She would not talk about the story. Somehow, in my naiveté, I thought
Granny would get a kick out of a magazine story that painted her father
as an outlaw. However, one family member did, Grandpa. Earl Long was the
son-in-law and a non-Mormon. Later, out of the line of fire of Granny,
he delighted in giving me his version of the story. This incident was the
catalyst that stirred my curiosity. I knew that I had discovered a skeleton
in Granny's closet, and I was determined to smoke it out in spite of her.
The first person I went to see was the late Ryder Ridgway.
He was the "mother-lode" of Graham County history. Sure enough he provided
me with the outlines of the story and some leads for interviews. Interestingly,
Ridgway interviewed Ed Follett, one of the accused who was released for
lack of evidence, when Ryder was in his twenties and Follett was an elderly
man. Ridgway's intent was to ask him for the true story of the Wham robbery.

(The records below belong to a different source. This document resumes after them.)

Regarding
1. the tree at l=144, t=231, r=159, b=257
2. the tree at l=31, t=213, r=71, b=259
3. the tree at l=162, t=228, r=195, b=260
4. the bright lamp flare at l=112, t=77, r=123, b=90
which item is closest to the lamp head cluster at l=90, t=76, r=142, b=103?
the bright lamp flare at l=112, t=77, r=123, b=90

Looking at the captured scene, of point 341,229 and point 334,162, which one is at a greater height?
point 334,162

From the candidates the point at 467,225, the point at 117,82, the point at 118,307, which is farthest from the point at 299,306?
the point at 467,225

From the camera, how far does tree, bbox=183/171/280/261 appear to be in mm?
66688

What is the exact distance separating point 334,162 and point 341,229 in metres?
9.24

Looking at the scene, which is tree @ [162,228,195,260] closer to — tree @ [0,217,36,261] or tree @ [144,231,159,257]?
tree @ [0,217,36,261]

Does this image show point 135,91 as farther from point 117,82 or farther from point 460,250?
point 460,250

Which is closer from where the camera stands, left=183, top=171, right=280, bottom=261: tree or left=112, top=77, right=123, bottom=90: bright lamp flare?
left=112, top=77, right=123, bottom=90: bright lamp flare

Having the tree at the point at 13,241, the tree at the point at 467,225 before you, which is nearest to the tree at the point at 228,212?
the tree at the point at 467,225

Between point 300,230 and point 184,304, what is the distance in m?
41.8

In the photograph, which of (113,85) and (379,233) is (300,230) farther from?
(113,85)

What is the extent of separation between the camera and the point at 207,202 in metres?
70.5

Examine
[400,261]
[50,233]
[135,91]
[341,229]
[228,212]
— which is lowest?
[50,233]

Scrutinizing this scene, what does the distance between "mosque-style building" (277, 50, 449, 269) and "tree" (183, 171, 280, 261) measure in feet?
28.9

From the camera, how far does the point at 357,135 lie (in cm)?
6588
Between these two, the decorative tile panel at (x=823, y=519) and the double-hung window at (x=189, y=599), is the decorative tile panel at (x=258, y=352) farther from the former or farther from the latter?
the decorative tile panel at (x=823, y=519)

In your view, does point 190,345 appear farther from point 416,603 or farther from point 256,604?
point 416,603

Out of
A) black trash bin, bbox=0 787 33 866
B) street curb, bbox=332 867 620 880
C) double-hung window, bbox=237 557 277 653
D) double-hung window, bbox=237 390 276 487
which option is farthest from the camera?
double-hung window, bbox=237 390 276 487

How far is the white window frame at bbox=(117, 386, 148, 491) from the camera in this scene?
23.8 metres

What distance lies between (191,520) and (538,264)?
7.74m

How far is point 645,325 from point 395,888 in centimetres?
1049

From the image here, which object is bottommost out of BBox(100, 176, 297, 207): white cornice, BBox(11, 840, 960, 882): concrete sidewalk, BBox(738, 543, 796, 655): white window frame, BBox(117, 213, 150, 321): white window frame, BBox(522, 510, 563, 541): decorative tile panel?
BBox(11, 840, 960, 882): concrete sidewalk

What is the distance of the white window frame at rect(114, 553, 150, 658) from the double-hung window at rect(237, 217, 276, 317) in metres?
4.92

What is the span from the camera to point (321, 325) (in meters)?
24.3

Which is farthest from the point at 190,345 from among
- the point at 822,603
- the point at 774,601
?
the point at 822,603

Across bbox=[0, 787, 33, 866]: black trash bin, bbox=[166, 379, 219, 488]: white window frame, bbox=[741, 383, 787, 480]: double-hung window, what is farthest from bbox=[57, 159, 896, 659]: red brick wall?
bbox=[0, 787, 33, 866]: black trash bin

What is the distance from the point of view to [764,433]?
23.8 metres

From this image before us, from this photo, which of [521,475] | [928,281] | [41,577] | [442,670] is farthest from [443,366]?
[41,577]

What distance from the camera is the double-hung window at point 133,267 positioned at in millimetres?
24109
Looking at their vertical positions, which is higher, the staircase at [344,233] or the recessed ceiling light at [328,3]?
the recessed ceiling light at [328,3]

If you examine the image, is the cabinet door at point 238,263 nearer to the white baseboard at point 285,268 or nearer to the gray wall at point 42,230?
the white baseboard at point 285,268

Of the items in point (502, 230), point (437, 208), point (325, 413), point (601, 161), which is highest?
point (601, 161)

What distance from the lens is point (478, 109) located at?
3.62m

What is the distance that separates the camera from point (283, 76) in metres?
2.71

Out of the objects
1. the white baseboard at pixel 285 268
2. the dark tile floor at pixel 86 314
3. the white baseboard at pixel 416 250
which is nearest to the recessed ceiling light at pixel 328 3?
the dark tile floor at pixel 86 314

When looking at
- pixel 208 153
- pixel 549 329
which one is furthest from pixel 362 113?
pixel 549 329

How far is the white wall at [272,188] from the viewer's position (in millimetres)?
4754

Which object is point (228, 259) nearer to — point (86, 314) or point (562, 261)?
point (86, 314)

He found Follett, a heavy-set man in bib-overalls, in his front yard at
his home in Pima. Follett was a typical ole-time cowboy, gruff in speech
and manner. Ridgway did not immediately ask about the robbery, but stuck
to typical themes of early day Pima and Arizona history. When he finally
brought up the Wham robbery, Follett hesitated, looked him directly in
the eye and said, "Young man, do you think you are going to make some money
off me?" Follett's directness completely unnerved Ridgway and he backed
away from the topic and never returned to it. He told me that Follett totally
intimidated him. He said he regretted that he never had the nerve to try
again to get the story.(6) And there went
our best last chance for a firsthand account of the robbery.
Ridgway had gathered a lot of information over the years
about the robbery; however, he was reluctant to write about it because
he knew that many local people were still very sensitive about the story.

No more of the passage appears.